Considérons d’abord comment la question fut résolue le jour de l’étonnant miracle dont les quatre évangélistes, par une exception bien remarquable, nous ont tous transmis le récit. Rappelons-en les circonstances. Les apôtres, que Jésus avait envoyés deux à deux évangéliser les villes et les bourgades de la Galilée, viennent d’achever leur tournée missionnaire. Ils sont fatigués, ils ont beaucoup à raconter à Jésus, beaucoup à le consulter et à apprendre de lui. Jésus les invite à se retirer avec lui dans un lieu écarté pour prendre quelque repos. Ce plan ne semble guère réussir. Le lieu désigné pour la retraite devient le rendez-vous de la population des villages d’alentour, qui s’y accumule par milliers. Jésus, toujours docile à chaque appel de son Père, accueille avec bonté ces visiteurs qu’il n’a pas souhaités ; il les entretient pendant des heures du Père Céleste et du royaume de Dieu ; il guérit leurs malades. La journée s’écoule ainsi ; on ne pense guère au manger et au boire ; ou si quelques-uns ont apporté des provisions, ils les ont sans doute épuisées. Les disciples enfin s’approchent de Jésus et lui disent : « Ce lieu est désert et il est déjà tard ; renvoie ces gens, afin qu’ils aillent dans les villages et dans les bourgs des environs et qu’ils s’achètent du pain, car il n’ont rien à manger. » Peut-être disent-ils dans leurs cœurs (et nous ne leur en voudrons pas) : « Nous aussi, nous sommes fatigués et nous avons faim. » – Que va faire.Jésus ?

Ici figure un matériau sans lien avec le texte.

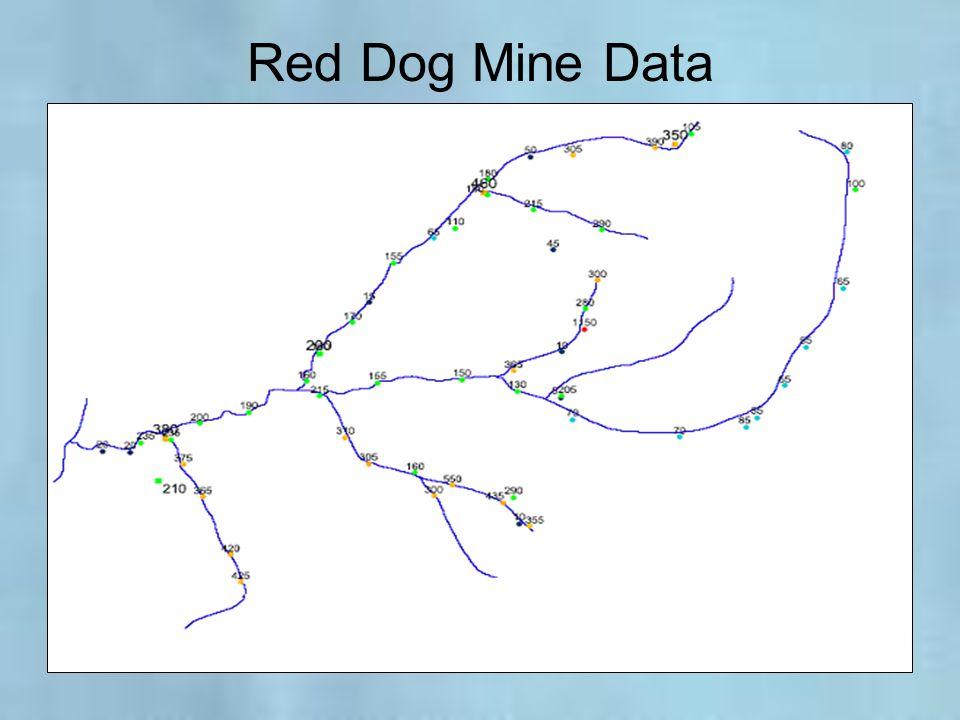 Red Dog Mine Data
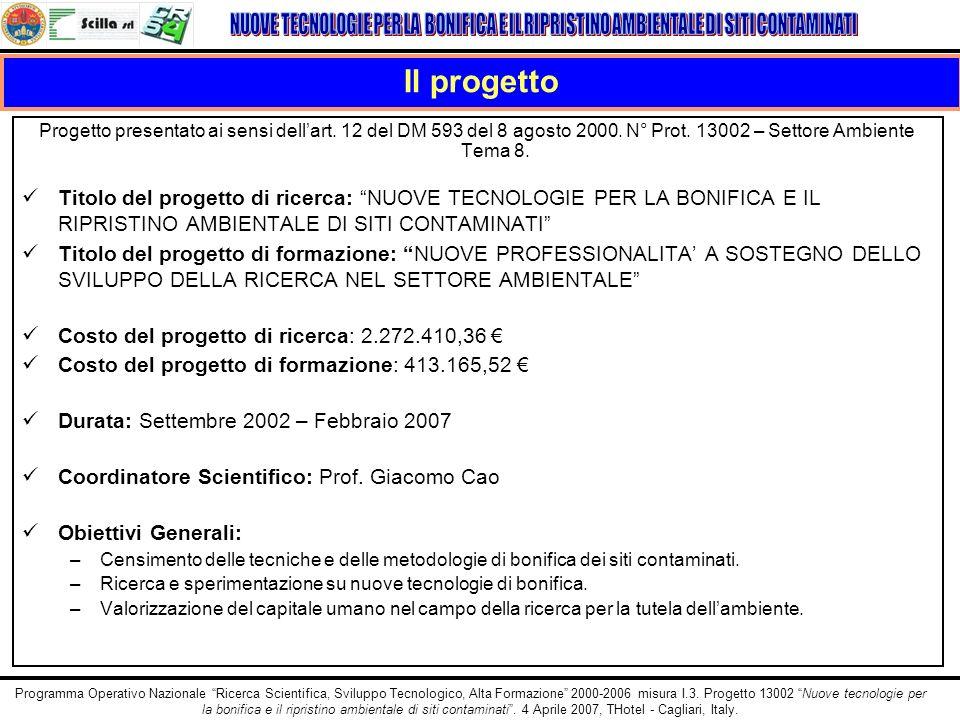 Programma Operativo Nazionale Ricerca Scientifica, Sviluppo Tecnologico, Alta Formazione 2000-2006 misura I.3.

Disons d’abord, ce qu’il ne fait pas. Il ne suit pas le conseil des disciples. Ce conseil revenait à ceci : « Débarrassons-nous de ces gens, et quant aux moyens, de satisfaire leur faim, que chacun se tire d’affaire comme il pourra. » Il y avait beaucoup à dire en faveur de cet avis, le premier probablement qui se fût présenté à notre esprit comme à-celui des disciples. C’était de beaucoup le parti le plus court, le plus commode, le plus facile. Ce parti d’ailleurs n’avait rien d’injuste, rien dont on pût se plaindre ; car enfin Jésus n’avait pas invité les multitudes à le suivre, il avait plutôt cherché à se dérober à elles ; encore moins leur avait-il promis des rafraîchissements. Il pouvait dire : « Mon Père m’a envoyé pour nourrir les âmes et non les corps. C’est l’affaire de chacun de vous de pourvoir à sa propre subsistance et à celle de sa famille. » Mais ce n’était pas le parti le plus charitable et le plus humain. « Renvoie-les chez eux », c’est bientôt dit ; mais ils étaient fatigués ; ils avaient faim, plusieurs étaient venus de loin ; il y avait avec eux des femmes et des enfants ; n’était-il pas à craindre que les forces ne leur manquassent en routec ? « Qu’ils achètent des vivres ! » c’est bientôt dit encore ; mais trouverait-on dans les villages voisins, sur-le-champ, de quoi nourrir plus de cinq mille hommes ? Et, à supposer que l’on pût se procurer à prix d’argent les aliments nécessaires, tous avaient-ils de quoi les payer ? Cette façon d’agir, qui paraissait si simple, aurait donc pu avoir des conséquences fâcheuses, fatales même pour quelques-uns ; elle aurait entraîné des souffrances réelles. Le cœur compatissant de Jésus ne put y consentir.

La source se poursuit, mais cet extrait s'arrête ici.